Forcez-vous, encaissez cette première et rude heure introductive, ce qui n’est pas une mince affaire.
Nous sommes face à une étrangeté qui a tout d’une proposition destinée à devenir culte de par ses répliques, ses gestuelles et ses nombreux gimmicks. La maîtrise des différents niveaux de comique est totale, nous ne souhaitons plus qu’une chose, revoir le film, et profiter d’une introduction boudée, qui paraîtra très certainement jouissive avec un oeil préparé, conscient, omniscient. Elle vient balayer nos certitudes, nos désespoirs.
De plus, la construction narrative de la proposition est redoutable. Nous pénétrons dans un spectacle biphasique, fou furieux qui ne laisse pas une seconde nos esprits se reposer. Coupez ! pousse toujours plus loin son impact.
Un choc qui est porté par la déstructuration des coulisses du cinéma bas budget, où l’inventivité scénaristique et technique deviennent les clés, de la réussite, de la fascination du regard des spectateurs.

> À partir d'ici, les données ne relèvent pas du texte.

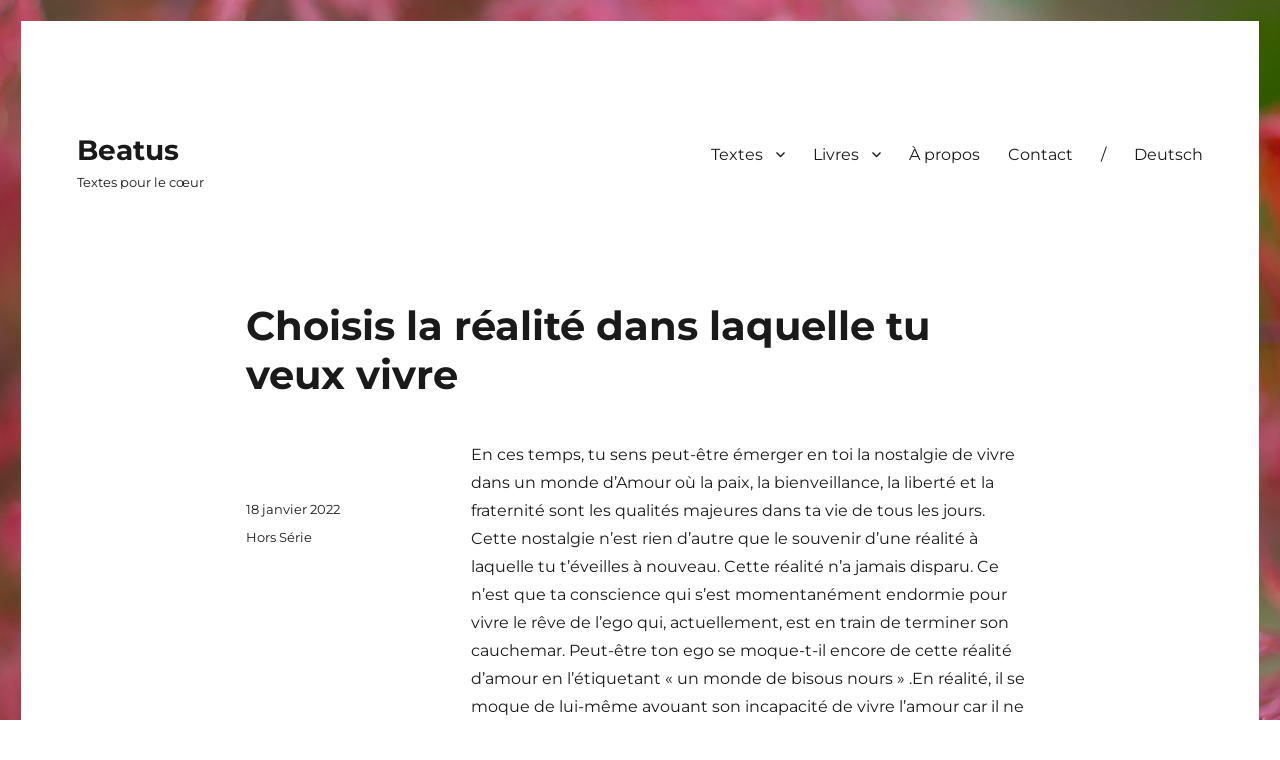

--- FILE ---
content_type: text/html; charset=UTF-8
request_url: https://webform.statslive.info/ow/eyJpdiI6ImNTR20zRWplTHRGWlF6QUMrNWtCTm5Zb2lXRm9vV3JrM2VOa3hXSlFzaFk9IiwidmFsdWUiOiJFdHg4bFVVaE1CQ3NkRWNHd1R1NXlwRlJhSmFTUHFHNEtmcGVBaGRMbmlJPSIsIm1hYyI6IjllNThlOGQ0NjU2ZTJkZGNjZGYzMTA3ZDM4YzA5NjU3ODBjYWQzMGRmODE3YmVjZTcxZGY1ZDdjODc3NTEzNGMifQ==
body_size: 2877
content:
document.write('<form method="post" action="//newsletter.infomaniak.com/external/submit" class="inf-form" target="_blank"><input type="email" name="email" style="display:none" /><input type="hidden" name="key" value="[base64]"><input type="hidden" name="webform_id" value="7142"><style> .inf-main{ background-color:#f5f5f5; padding:25px 20px; margin:25px auto; } .inf-main .inf-content { margin-top:13px;} .inf-main h4, .inf-main span, .inf-main label, .inf-main input, .inf-main .inf-submit, .inf-main .inf-success p a { color:#555555; font-size:14px; } .inf-main h4{ font-size:18px; margin:0px 0px 13px 0px; } .inf-main h4, .inf-main label{ font-weight:bold; } .inf-main .inf-input { margin-bottom:7px; } .inf-main label { display:block;} .inf-main input{ height:35px; color:#999999; border: 1px solid #E9E9E9; border:none; padding-left:7px; } .inf-main .inf-input.inf-error label, .inf-main .inf-input.inf-error span.inf-message{ color: #cc0033; } .inf-main .inf-input.inf-error input{ border: 1px solid #cc0033; } .inf-main .inf-input input { width:100%;} .inf-main .inf-input.inf-error span.inf-message { display: block; } .inf-main .inf-submit { text-align:right;} .inf-main .inf-submit input{ background-color:#777777; color:#ffffff; border:none; font-weight: normal; height:auto; padding:7px; } .inf-main .inf-submit input.disabled{ opacity: 0.4; } .inf-btn { color: rgb(85, 85, 85); border: medium none; font-weight: normal; height: auto; padding: 7px; display: inline-block; background-color: white; box-shadow: 0px 1px 1px rgba(0, 0, 0, 0.24); border-radius: 2px; line-height: 1em; } .inf-rgpd { margin:25px 0px 15px 0px; color:#555555; } </style> <div class="inf-main"> <h4>Newsletter</h4> <span></span> <div class="inf-success" style="display:none"> <h4>Votre inscription a été enregistrée avec succès !</h4> <p> <a href="#" class="inf-btn">&laquo;</a> </p> </div> <div class="inf-content"> <div class="inf-input inf-input-text"> <input type="text" name="inf[1]" data-inf-meta = "1" data-inf-error = "Merci de renseigner une adresse email" required="required" placeholder="Email" > </div> <div class="inf-rgpd">Votre adresse de messagerie est uniquement utilisée pour vous envoyer une nouvelle publication. Vous pouvez à tout moment utiliser le lien de désabonnement intégré dans chacun de nos mails.</div> <div class="inf-submit"> <input type="submit" name="" value="Valider"> </div> </div> </div> </form>');var script_tag = document.createElement('script');script_tag.setAttribute("type","text/javascript");script_tag.setAttribute("src", "//newsletter.infomaniak.com/webforms/index.js?v=1584278363");document.getElementsByTagName("head")[0].appendChild(script_tag);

Z, Ou La Suprenante Vertu De L’Ignorance

Le cinéaste donne à voir tous les acteurs existentiels permettant la création d’un long-métrage, il réintroduit et cadre la place de tout un chacun dans cette grande architecture où chaque pièce est essentielle. Nous ressentons le caractère irréductible de chaque poste pour voir naître le film. Sans s’attarder, tout devient très simple, alors que la démonstration est plutôt retorse dans son organisation.
Coupez ! est une déclaration d’amour à ce cinéma de genre bien trop souvent cantonné à son statut de nanard. Le film s’attarde avec pertinence et astuce sur les aspects externes et internes de la création passant des producteurs aux figurants, du réalisateur aux maquilleurs, des acteurs aux cameramans.
En explorant l’oeuvre, en allant du scénario au tournage, et en décortiquant tout ce qui ouvre le cinéma au monde des rêves, aux portes d’un art de l’immersion totale, Hazanavicius devient le chef d’orchestre d’une comédie réglée comme une boîte à musique, où nous sommes ébahis par le savoir-faire du cinéaste en matière de surprise, où derrière l’absurde se cache un travail à la minutie monstrueuse.
Il célèbre le cinéma dans un flot de sang et rire, il soulève nos certitudes avec adresse, et met en scène tout le squelette du septième art, celui d’un art collaboratif.

Coupez !, (Mais pas trop tôt)

Hazanavicius avec Coupez ! réussit à créer une entité singulière dans le paysage cinématographique français, trouvant son indépendance par rapport à son oeuvre matricielle, et sachant jouer des codes du genre avec une technicité surprenante.
Le spectacle nous coupe littéralement « en deux par le cul », le glaçant désarroi qui s’emparait de nous lors de la première heure vient se transformer en franche rigolade lors de son dernier acte.
Ne coupez pas, imposez vous cet exercice, Coupez ! s’avérera bien plus généreux et jubilatoire, que vous pouviez l’espérer.